Deshalb wird er denen, die unter Verweis auf die Hinrichtungen eine Wende in den Beziehungen fordern, nicht folgen. Wären Todesstrafe und Folter die allein maßgeblichen Kriterien deutscher Außenpolitik, müsste die Bundesregierung die Beziehungen zu China (mehrere tausend Hinrichtungen pro Jahr) und den USA (28 Exekutionen 2015) auf Eis legen und hätte mit dem Iran nicht verhandeln dürfen. Die Mullahs richten laut Amnesty mehr Menschen hin als die Saudis.

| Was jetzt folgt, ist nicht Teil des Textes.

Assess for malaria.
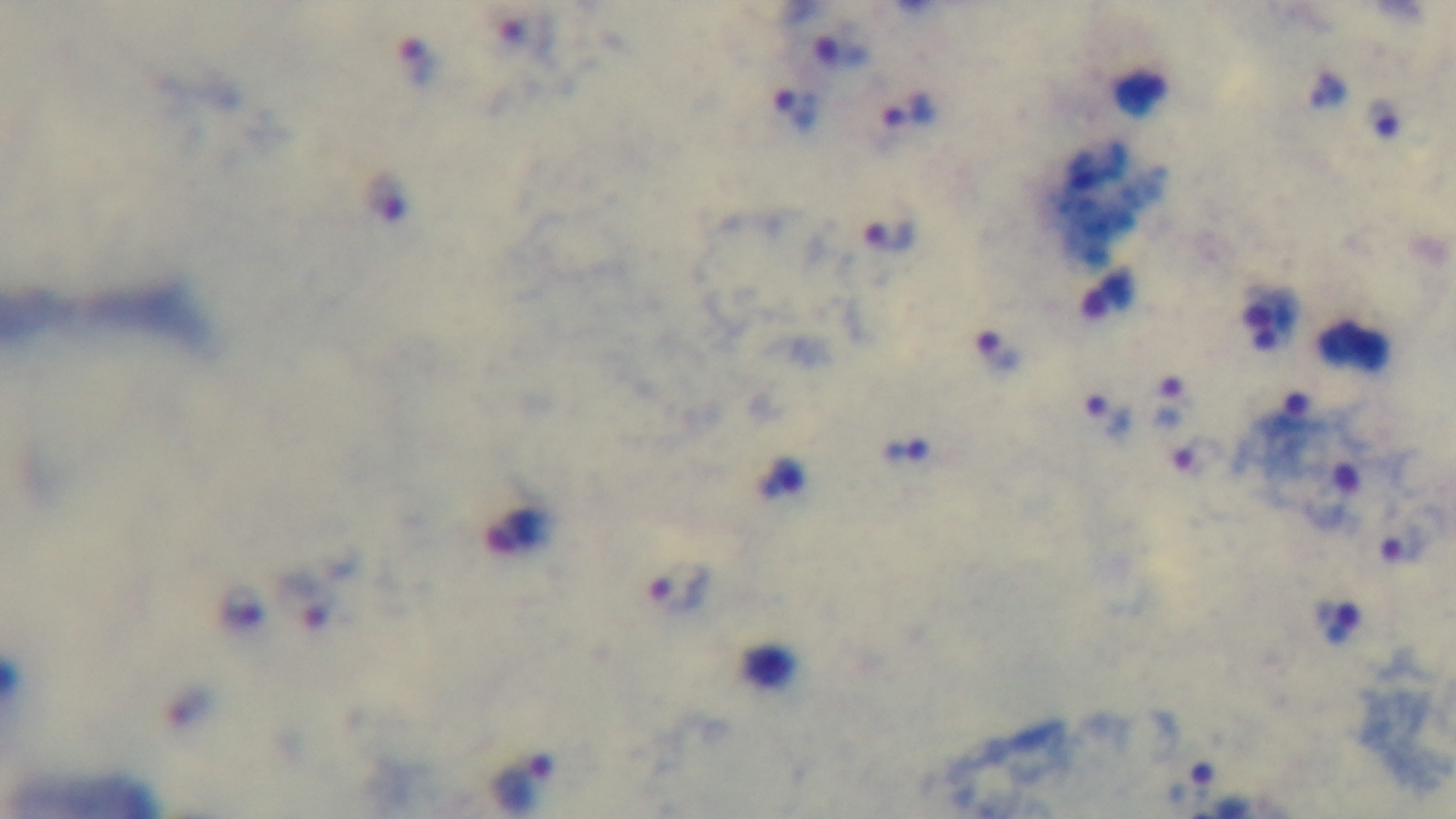
It is infected.

preparation: thick
objective: 100x oil immersion
field_of_view: one from the slide
stain: Giemsa
capture: mounted 4K digital camera
modality: light microscopy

Einfluss nehmen kann nur, wer miteinander spricht und die Interessen und Beweggründe eines Gesprächspartners ernst nimmt, selbst wenn er sie nicht teilt oder sogar verurteilt. Weder Saudi-Arabien noch der Iran sind Wunschpartner. Für eine Demokratie, die Menschenrechte verteidigen will, sind sie Partner wider Willen. Nur darf ein Außenminister diesen Widerwillen nicht offen zeigen, wenn er etwas erreichen möchte. Dass er mitunter auch blutige Hände schütteln muss, gehört zum Anforderungsprofil des Amts. Und ebenso, dass er die Folgen des Handelns verantwortungsethisch abwägt.
Saudi-Arabien ganz fallen lassen? Eine international eingebundene Diktatur ist berechenbarer als eine isolierte, siehe Nordkorea und früher der Iran. Wenn sie erst mal taumelt, wird es noch gefährlicher, siehe Irak und Libyen. Die Saudis gegen den Iran ausspielen? Beide werden für eine Verhandlungslösung in Syrien gebraucht. Eine Garantie, dass Diplomatie die Ausweitung des Kriegs im Mittleren Osten verhindert, gibt es nicht. Man muss sich aber wünschen, dass Minister Steinmeier alles ihm Mögliche versucht.